-- BEGIN Text shown --

Hello

Do you know how sad it can be?  I’m sure you do.  Dear reader, don’t despair beyond the length of time it takes to heal.  Go out with your friends.  Listen to your favorite happy song and if you have time, relish the feel of the wind on your face.  Remember how it is to have loved someone without fear or inhibitions.  Continue to trust that you will find that other person one day.  I’m sure he or she is waiting for you too.  Meanwhile, live a life that makes you productive, creative and happy.  I am living my life towards its fruition, no matter how I choose to live it.  My life will end one day.  In another time, it already has.

I know how lonely it can be, watching everyone live the lives you would want for yourself.  They seem to know what to do.  They’re getting it right, you’re getting it wrong.  Families are starting, careers are taking off.  He knows what he wants to do and she is rising like a rocket, determined, ambitious and living that cosmopolitan life.  You see pictures that speak volumes of what other people experience.   But catch yourself from feeling sorry for yourself.  Those are only pictures.  We all know how easy it is to fake a smile.

-- END Text shown --
-- BEGIN Provided entries --

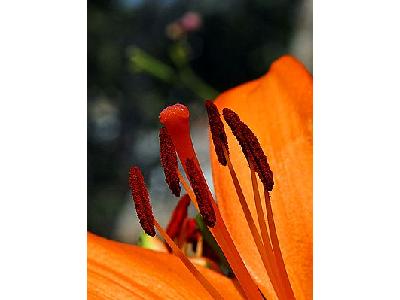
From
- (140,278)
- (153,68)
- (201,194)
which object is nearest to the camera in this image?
(201,194)

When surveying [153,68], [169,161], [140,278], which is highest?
[153,68]

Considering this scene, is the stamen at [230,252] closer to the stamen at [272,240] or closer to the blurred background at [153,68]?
the stamen at [272,240]

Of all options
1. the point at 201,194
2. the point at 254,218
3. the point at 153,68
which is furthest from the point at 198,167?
the point at 153,68

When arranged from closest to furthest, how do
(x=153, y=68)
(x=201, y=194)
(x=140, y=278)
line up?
(x=201, y=194), (x=140, y=278), (x=153, y=68)

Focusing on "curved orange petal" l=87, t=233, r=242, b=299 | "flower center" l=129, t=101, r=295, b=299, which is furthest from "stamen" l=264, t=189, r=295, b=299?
"curved orange petal" l=87, t=233, r=242, b=299

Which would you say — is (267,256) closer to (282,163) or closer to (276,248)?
(276,248)
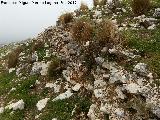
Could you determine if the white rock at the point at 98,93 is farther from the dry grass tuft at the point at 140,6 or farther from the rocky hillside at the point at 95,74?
the dry grass tuft at the point at 140,6

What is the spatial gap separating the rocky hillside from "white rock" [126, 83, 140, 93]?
0.11ft

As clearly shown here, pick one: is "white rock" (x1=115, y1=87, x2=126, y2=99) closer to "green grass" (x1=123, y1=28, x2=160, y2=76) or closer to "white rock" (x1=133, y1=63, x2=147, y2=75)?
"white rock" (x1=133, y1=63, x2=147, y2=75)

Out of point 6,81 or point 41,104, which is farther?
point 6,81

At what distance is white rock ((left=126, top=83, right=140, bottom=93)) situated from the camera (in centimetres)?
1281

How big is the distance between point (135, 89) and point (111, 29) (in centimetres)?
307

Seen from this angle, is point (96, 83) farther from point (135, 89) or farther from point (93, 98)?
point (135, 89)

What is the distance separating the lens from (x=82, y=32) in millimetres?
15922

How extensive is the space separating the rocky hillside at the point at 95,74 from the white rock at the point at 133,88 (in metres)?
0.03

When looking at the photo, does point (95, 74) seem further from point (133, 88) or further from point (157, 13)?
point (157, 13)

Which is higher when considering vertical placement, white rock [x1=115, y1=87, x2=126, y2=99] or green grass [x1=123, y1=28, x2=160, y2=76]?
green grass [x1=123, y1=28, x2=160, y2=76]

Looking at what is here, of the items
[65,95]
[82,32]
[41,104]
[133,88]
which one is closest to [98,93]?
[133,88]

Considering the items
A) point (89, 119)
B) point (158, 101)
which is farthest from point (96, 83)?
point (158, 101)

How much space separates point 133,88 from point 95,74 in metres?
2.02

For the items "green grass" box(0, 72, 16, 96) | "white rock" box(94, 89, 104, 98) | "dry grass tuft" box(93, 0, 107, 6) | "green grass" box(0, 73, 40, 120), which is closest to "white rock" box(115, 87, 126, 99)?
"white rock" box(94, 89, 104, 98)
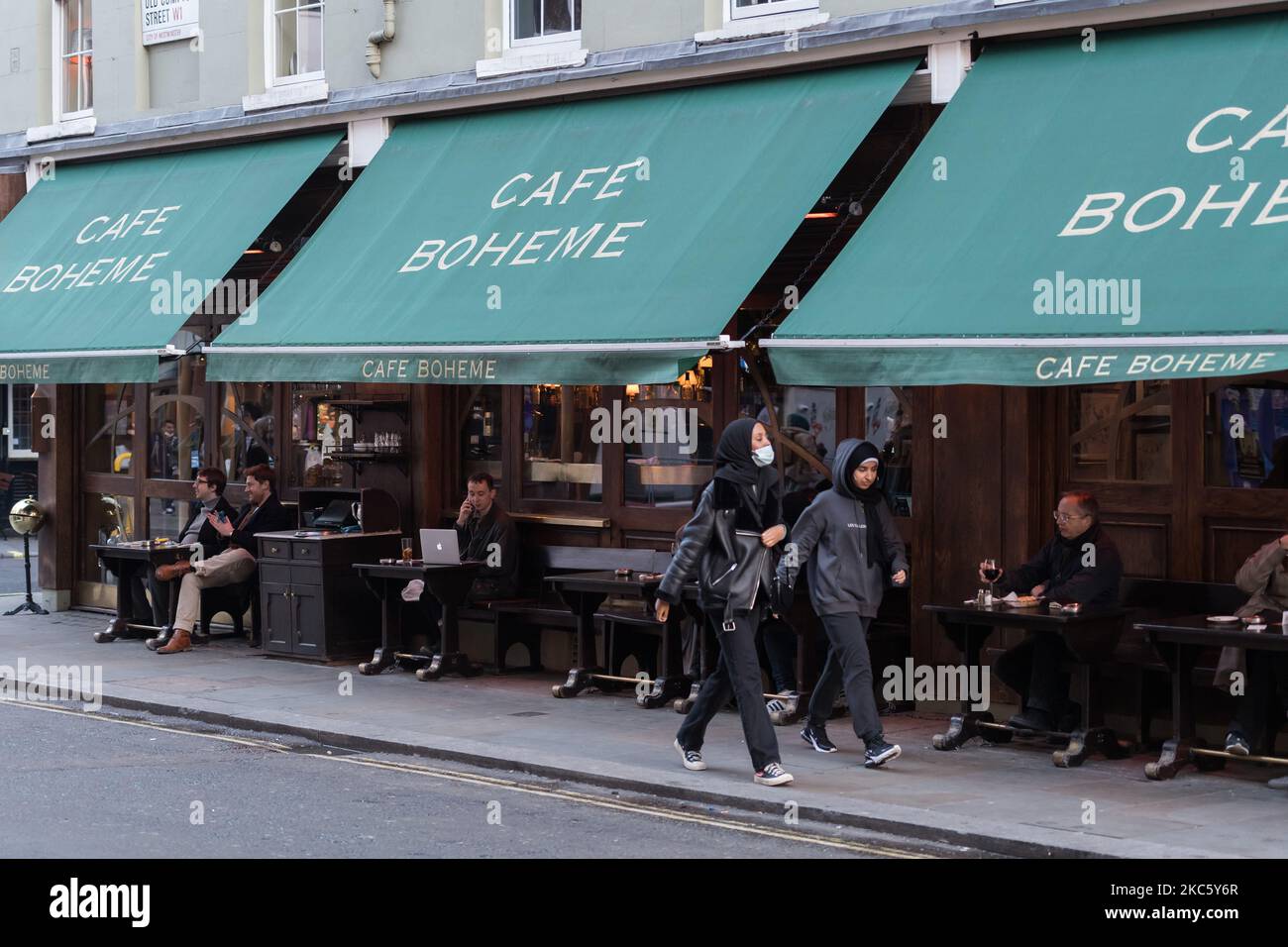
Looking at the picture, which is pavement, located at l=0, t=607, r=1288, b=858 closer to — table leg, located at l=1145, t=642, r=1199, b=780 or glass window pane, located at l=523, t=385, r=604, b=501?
table leg, located at l=1145, t=642, r=1199, b=780

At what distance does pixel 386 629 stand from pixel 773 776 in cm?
562

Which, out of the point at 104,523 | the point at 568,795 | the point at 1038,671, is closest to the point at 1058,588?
the point at 1038,671

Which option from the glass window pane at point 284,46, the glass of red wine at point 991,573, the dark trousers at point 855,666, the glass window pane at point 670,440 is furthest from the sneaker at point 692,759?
the glass window pane at point 284,46

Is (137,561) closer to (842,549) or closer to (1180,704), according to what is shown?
(842,549)

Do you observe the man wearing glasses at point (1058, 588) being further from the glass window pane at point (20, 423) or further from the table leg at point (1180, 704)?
the glass window pane at point (20, 423)

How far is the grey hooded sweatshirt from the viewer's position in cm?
1046

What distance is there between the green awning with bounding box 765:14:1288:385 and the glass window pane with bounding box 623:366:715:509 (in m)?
2.77

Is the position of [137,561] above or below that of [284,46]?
below

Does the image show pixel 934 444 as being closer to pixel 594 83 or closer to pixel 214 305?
pixel 594 83

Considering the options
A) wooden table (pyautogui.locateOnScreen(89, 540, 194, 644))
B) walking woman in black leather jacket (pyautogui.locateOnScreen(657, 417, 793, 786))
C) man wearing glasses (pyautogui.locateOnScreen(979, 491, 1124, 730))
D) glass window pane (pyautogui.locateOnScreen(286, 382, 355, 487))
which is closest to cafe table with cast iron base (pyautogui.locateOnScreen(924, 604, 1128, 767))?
man wearing glasses (pyautogui.locateOnScreen(979, 491, 1124, 730))

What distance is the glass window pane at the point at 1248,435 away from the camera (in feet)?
34.9

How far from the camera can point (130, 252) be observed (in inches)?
648

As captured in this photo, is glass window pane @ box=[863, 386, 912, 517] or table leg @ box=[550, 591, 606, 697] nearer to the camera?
glass window pane @ box=[863, 386, 912, 517]

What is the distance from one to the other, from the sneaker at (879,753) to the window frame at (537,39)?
6474mm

-- END Provided entries --

▶ **Challenge 1**:
In the text on loneliness, why should the reader stop feeling sorry for themselves after seeing pictures of other people's lives? Answer in one to three sentences.
▶ **Challenge 2**:
Return every line of the rows that contains the word "camera".

▶ **Answer 1**:
Those images are only pictures, and everyone knows how easy it is to fake a smile. They don't prove that other people's lives are as good as they look.

▶ **Answer 2**:
which object is nearest to the camera in this image?
At what distance is white rock ((left=126, top=83, right=140, bottom=93)) situated from the camera (in centimetres)?
What distance is the glass window pane at the point at 1248,435 away from the camera (in feet)?
How far from the camera can point (130, 252) be observed (in inches)?
As captured in this photo, is glass window pane @ box=[863, 386, 912, 517] or table leg @ box=[550, 591, 606, 697] nearer to the camera?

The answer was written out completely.